» To do
- A) Answer these questions about the post about motherhood.
(i) In the writer's own family, who corresponds to Steve?
(ii) What does the writer push the girls in?
(iii) How does the writer respond when people say she has her hands full?
- B) Switch "double wide" to "double stroller" in the post about motherhood, and write out the passage between "So, being proud." and "a little taller.", inclusive.

::: Text under study :::

First of all, my mom is a fox. Second of all, this is ME NOW. Holding her third baby, which is myself, while the other two are near. She's having to tell Steve (my Eliza) to be gentle with the baby, and she's probably asking Jack (my Avery) to get mom a burp cloth please! This is my mom doing what I do every day. You think of your mom a certain way. I don't think of her as having babies, like this picture shows, I think of her as the full of life dynamic teacher and doting grandma that she is today. Of course I know that she was in this stage before, the stage of babies, but I know her differently.
So, being proud. I'm a very proud mom. I walk about town with my girls proudly. I push them in the double wide, and wear the baby on my chest with pride. I gladly accept compliments on how cute they are, and I smile when people say I have my hands full. I feel so unimportant when I'm walking without them, not that people need to feel important when they go walking or shopping, but when I have them with me, I walk a little taller.

::: Dataset entries :::

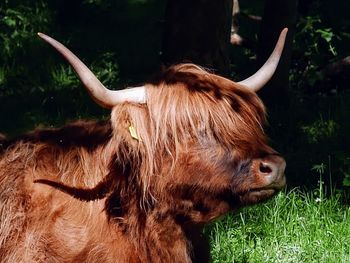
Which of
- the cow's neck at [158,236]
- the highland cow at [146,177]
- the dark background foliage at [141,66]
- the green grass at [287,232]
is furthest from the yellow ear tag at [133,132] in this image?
the dark background foliage at [141,66]

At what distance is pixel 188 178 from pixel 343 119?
146 inches

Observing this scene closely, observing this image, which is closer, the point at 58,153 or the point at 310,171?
the point at 58,153

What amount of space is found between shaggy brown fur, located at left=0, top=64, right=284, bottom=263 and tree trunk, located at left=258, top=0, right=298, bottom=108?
3650 mm

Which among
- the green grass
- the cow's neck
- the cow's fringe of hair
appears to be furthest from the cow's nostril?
the green grass

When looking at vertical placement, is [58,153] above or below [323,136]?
above

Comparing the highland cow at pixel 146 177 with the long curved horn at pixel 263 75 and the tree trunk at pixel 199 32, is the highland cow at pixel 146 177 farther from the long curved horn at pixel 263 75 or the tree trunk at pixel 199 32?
the tree trunk at pixel 199 32

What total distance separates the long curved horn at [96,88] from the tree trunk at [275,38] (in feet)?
12.7

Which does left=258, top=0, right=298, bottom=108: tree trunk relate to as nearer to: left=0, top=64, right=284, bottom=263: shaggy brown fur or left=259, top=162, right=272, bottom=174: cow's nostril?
left=0, top=64, right=284, bottom=263: shaggy brown fur

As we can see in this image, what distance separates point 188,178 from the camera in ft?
14.9

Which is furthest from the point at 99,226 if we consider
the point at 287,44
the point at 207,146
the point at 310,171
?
the point at 287,44

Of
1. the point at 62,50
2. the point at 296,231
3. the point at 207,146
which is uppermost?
the point at 62,50

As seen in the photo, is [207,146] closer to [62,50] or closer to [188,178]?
[188,178]

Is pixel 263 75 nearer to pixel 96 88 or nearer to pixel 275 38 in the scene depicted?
pixel 96 88

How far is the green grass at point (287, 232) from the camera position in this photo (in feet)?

:::

» Task answers
- A)
(i) Eliza
(ii) The double wide
(iii) She smiles.

- B)
So, being proud. I'm a very proud mom. I walk about town with my girls proudly. I push them in the double stroller, and wear the baby on my chest with pride. I gladly accept compliments on how cute they are, and I smile when people say I have my hands full. I feel so unimportant when I'm walking without them, not that people need to feel important when they go walking or shopping, but when I have them with me, I walk a little taller.